STATEMENT
FUNCTIONAL WORK
The primary objective of my work is to create thoughtful, personal compositions which explore relationships with the world around us.
My forms are rooted in an aesthetic developed through an interest in architecture and design. The understated designs developed by mid-century architects and designers provide a springboard to help resolve the relationship between form and function. These concepts for organizing space are put to work through proportion, Segmentation, and through the use of color and surface.

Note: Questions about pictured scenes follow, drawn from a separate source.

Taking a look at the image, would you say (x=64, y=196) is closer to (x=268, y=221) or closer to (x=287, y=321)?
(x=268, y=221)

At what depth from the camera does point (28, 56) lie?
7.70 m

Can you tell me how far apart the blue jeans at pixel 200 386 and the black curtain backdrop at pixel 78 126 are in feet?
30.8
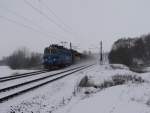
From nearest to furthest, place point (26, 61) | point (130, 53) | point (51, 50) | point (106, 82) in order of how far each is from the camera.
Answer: point (106, 82)
point (51, 50)
point (26, 61)
point (130, 53)

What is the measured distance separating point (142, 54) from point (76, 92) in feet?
208

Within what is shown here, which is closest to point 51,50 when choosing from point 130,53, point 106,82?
point 106,82

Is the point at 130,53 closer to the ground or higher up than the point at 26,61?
higher up

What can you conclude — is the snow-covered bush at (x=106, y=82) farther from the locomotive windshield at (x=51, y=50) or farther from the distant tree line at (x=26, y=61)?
the distant tree line at (x=26, y=61)

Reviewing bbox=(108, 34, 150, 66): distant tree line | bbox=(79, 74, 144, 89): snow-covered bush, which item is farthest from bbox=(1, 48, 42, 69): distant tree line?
bbox=(79, 74, 144, 89): snow-covered bush

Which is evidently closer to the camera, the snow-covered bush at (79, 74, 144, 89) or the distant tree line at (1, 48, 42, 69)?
the snow-covered bush at (79, 74, 144, 89)

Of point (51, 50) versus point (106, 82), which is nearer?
point (106, 82)

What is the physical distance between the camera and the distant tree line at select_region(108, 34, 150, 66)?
2106 inches

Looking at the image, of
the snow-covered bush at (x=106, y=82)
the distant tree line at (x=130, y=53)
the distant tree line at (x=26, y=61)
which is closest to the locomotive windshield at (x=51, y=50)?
the snow-covered bush at (x=106, y=82)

Divergent, contrasting, surfaces, and patterns explore design elements and metaphors for the intersection of urban development and nature. These surfaces include ecological inspirations contrasted with geometric patterns to create play between divisions which reference structures, neighborhoods, and local ecology. My floral patterns are designed to highlight local native plants and the importance of relationships with nature by highlighting indigenous species of plants..

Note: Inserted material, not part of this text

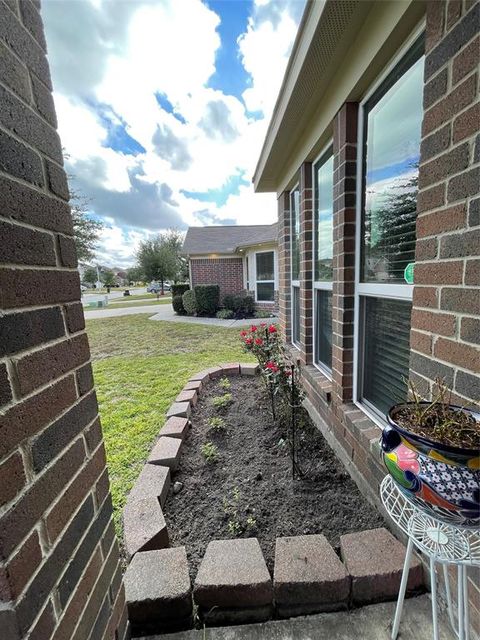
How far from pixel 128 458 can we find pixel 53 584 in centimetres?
194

These busy contemplative, functional, objects highlight the world in which we live by exploring ways we often segment, structure and compartmentalize our worlds and curated experiences.
VESSELS OF MEMORY
These vessels are designed to have an ambiguous context, straddling a line between celebratory and memorial. Like our memories, they can be both cheerful and sorrowful simultaneously. They are stand-ins for moments which I look back on fondly but know I will, regretfully, never get to experience again. By taking natural objects which are attached to memories and using them as decorative elements to embellish these vessels I revisit those points in time. The mimosa trees that grew along the walkway of my childhood home as the fluffy pink flowers fell in early summer, the magnolia tree which I use to climb at my grandmother's house, the cholla cactus skeletons which dotted the horizon during my runs in Santa Fe, or the tulip poplar trees’ beautiful leaves and seed pods from my time in Tennessee all evoke memories and experiences which have formed ineradicable marks on my life. These leaves, twigs, pods, and husks bring me back to a place and summon feelings and memories which I experienced. It is my hope that these pieces will stir memories in every viewer as recognition of the ornamentation awakens memories and experiences that they might share with others. In this way we allow nature to connect us all through a network of storytelling and shared experience.